Content Hash

In order to allow API apps to verify uploaded contents or compare remote files to local files without downloading them, the FileMetadata object contains a hash of the file contents in the content_hash property.

To verify that the server’s copy of the file is identical to yours, make sure the server-generated content_hash is identical to your locally-computed version of the file’s content hash.

To calculate the content_hash of a file:

  1. Split the file into blocks of 4 MB (4,194,304 or 4 * 1024 * 1024 bytes). The last block (if any) may be smaller than 4 MB.
  2. Compute the hash of each block using SHA-256.
  3. Concatenate the hash of all blocks in the binary format to form a single binary string.
  4. Compute the hash of the concatenated string using SHA-256. Output the resulting hash in hexadecimal format.

Note there is no block for an empty file of zero length. In this case an empty string would be formed in step 3 above.

Here is an example of running the above algorithm on this image of the Milky Way from NASA.

The file is 9.7 MB (9,711,423 bytes) in size. We divide it into three blocks and run SHA-256 on each block.

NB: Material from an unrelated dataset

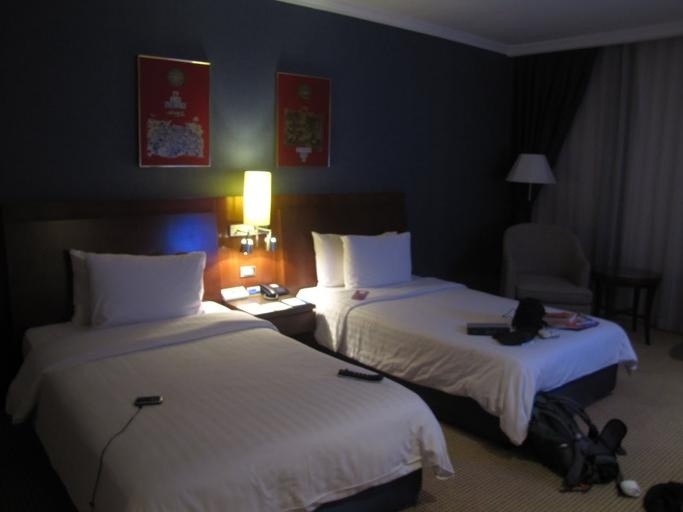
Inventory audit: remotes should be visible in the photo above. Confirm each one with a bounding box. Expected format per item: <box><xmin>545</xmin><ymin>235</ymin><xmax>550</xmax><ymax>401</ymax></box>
<box><xmin>337</xmin><ymin>366</ymin><xmax>384</xmax><ymax>383</ymax></box>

Block Size SHA-256 (32-byte value, shown in hex)
1 4194304 2a846fa617c3361fc117e1c5c1e1838c336b6a5cef982c1a2d9bdf68f2f1992a
2 4194304 c68469027410ea393eba6551b9fa1e26db775f00eae70a0c3c129a0011a39cf9
3 1322815 7376192de020925ce6c5ef5a8a0405e931b0a9a8c75517aacd9ca24a8a56818b

Concatenate the three 32-byte hashes to get a single 96-byte value. Run SHA-256 on the concatenated value, then hex-encode the result, yielding 485291fa0ee50c016982abbfa943957bcd231aae0492ccbaa22c58e3997b35e0.

Example code in some popular languages are available in our Github repo.

You can assume that the content_hash field would always be available and we would not change the way to generate it. However in the unlikely case where we decide to change it in the future, we want to keep the transition process as smooth as possible by declaring the field as optional. We may provide the new representation in another field and stop providing the old representation after a certain time. We will provide advanced notice to developers with the details of the transition process.